— start Text block —
< 

Mathematical Functions

< 

Table of Contents

< 

Scripting Example

Utility functions

Table of Contents

Introduction

WordHoard's scripting language includes access to many of the WordHoard built-in utility classes and methods. These include methods for formatting strings and numbers for display, and phonetic encoding, and word stemming.

Formatting numbers and strings

WordHoard provides methods for formatting individual numbers for display.

formatIntegerWithCommas( int i ); Formats an integer i with the default thousands grouping character (a comma in the United States).
Example: s = formatIntegerWithCommas( 1234567 );
returns s = "1,234,567" in many locales.
formatLongWithCommas( long l ); Formats a long integer l with the default thousands grouping character (a comma in the United States).
Example: s = formatLongWithCommas( 1234567 );
returns s = "1,234,567" in many locales.
formatFloat( float f , int d ); Formats a floating point number f with the specified number d of decimal places. The default thousands grouping character is used for the portion of the number (if any) that appears before the radix point.
— end Text block —
— start Record extracts —
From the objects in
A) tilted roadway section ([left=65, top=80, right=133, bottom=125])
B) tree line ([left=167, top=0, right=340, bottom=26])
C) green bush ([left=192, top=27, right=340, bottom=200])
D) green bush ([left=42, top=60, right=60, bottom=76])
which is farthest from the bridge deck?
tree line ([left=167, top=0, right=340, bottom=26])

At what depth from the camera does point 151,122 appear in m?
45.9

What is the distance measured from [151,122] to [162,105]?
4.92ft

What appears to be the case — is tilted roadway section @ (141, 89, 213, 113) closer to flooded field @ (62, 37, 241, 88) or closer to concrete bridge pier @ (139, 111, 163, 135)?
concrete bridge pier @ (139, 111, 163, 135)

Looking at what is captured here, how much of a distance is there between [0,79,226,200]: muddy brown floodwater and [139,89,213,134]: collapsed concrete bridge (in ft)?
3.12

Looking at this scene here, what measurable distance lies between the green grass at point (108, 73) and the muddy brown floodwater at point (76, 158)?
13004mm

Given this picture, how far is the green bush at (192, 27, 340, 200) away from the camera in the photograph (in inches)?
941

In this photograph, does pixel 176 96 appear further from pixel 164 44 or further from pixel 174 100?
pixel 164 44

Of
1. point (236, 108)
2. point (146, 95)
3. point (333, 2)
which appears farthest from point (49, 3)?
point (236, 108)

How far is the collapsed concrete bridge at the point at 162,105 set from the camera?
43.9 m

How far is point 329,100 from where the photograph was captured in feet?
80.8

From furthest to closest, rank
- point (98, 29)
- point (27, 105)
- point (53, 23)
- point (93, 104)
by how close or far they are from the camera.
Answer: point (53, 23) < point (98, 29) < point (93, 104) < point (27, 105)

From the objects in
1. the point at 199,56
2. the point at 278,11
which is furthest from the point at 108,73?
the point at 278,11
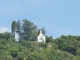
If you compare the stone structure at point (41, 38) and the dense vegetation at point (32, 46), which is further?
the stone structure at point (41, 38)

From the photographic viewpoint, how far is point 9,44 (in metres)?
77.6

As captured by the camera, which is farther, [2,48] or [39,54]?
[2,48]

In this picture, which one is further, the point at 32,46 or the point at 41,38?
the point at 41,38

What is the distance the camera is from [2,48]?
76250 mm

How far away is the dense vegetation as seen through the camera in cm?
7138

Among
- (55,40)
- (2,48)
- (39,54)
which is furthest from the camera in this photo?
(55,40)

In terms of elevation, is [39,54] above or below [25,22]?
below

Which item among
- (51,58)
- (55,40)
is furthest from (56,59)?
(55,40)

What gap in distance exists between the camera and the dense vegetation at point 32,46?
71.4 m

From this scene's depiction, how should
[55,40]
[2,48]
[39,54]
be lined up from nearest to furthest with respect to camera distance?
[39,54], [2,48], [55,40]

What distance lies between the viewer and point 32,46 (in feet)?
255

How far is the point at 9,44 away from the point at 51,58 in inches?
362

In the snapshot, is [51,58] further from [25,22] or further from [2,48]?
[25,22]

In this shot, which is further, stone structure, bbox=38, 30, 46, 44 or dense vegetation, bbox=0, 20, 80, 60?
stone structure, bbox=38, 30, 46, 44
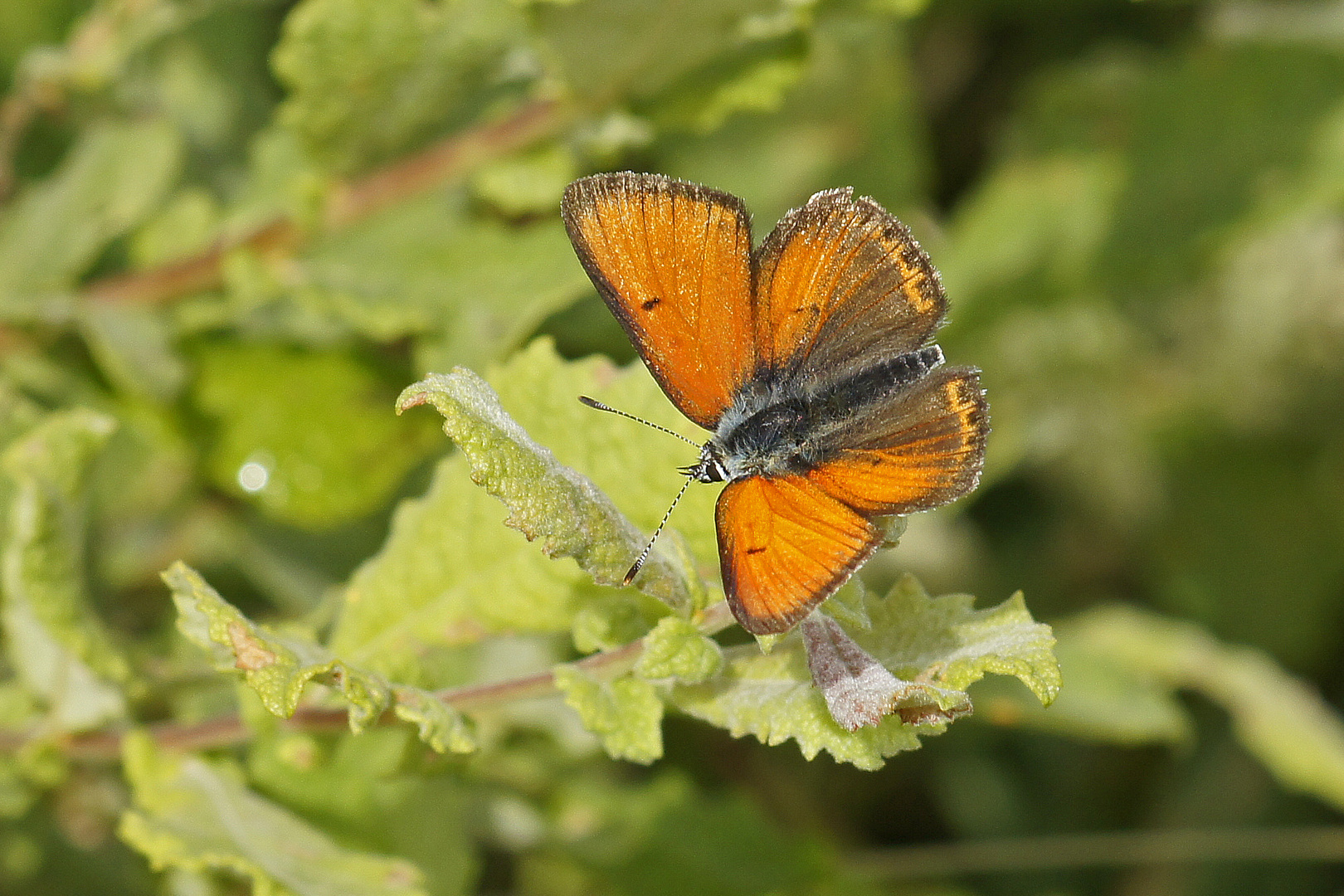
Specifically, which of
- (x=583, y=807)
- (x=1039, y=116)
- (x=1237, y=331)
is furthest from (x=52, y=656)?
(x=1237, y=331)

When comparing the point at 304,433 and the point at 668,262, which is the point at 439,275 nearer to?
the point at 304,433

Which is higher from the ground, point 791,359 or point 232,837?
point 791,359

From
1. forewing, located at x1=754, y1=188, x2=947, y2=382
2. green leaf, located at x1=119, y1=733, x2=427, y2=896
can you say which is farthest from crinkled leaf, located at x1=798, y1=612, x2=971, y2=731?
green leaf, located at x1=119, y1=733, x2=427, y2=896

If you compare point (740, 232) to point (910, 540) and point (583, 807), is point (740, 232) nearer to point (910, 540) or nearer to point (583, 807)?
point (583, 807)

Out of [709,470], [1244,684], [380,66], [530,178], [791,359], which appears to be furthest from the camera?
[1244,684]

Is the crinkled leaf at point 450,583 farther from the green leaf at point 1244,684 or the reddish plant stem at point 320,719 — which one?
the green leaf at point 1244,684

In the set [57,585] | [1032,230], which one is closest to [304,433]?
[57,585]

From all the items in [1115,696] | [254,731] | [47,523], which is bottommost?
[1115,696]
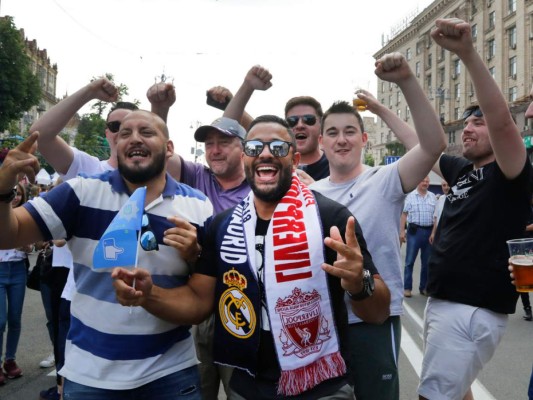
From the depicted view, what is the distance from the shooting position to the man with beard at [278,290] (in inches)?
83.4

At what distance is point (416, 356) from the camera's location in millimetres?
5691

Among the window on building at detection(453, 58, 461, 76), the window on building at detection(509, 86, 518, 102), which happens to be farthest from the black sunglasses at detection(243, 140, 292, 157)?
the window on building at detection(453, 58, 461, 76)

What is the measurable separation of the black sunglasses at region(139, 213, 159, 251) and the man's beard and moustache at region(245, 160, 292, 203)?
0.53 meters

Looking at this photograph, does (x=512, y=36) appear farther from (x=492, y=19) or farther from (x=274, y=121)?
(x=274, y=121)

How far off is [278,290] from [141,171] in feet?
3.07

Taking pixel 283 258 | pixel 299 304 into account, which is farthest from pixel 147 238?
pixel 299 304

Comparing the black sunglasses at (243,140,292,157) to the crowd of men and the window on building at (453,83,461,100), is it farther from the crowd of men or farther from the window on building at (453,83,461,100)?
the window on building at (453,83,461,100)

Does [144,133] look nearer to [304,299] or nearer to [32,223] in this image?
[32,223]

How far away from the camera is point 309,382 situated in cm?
— end Record extracts —
→ What you will do:
1: In the WordHoard utility functions text, what does formatFloat apply to the part of the number before the radix point?
2: Carry on with the WordHoard utility functions text, starting right after its final sentence.

→ Results in order:
1: The default thousands grouping character.

2:
Example: s = formatFloat( 1450.879f , 2 );
returns "1,450.88" in many locales.
formatDouble( double x , int d ); Formats a double precision floating point number x with the specified number d of decimal places. The default thousands grouping character is used for the portion of the number (if any) that appears before the radix point.
Example: s = formatDouble( 1450.879D , 2 );
returns "1,450.88" in many locales.

WordHoard also provides a C-like sprintf facility for formatting arrays of objects. WordHoard is currently intended to run under Java 1.4 releases as well as later releases, so WordHoard does not use the sprintf formatting facilities introduced in Java 1.5 . Alan Jacobs of Sun Microsystems authored the PrintfFormat class used by WordHoard. The createTable script method uses PrintfFormat format descriptors for the elements stored in the table.

As an example, assume we have a Java object array the first element of which is a string, the second an integer, and the third a double precision floating point number. We can format the object array using PrintfFormat as follows.

        // Create object array to hold three values to format.

stuffToFormat = new Object[ 3 ];

        // Add a string, an integer, and a double to the object array.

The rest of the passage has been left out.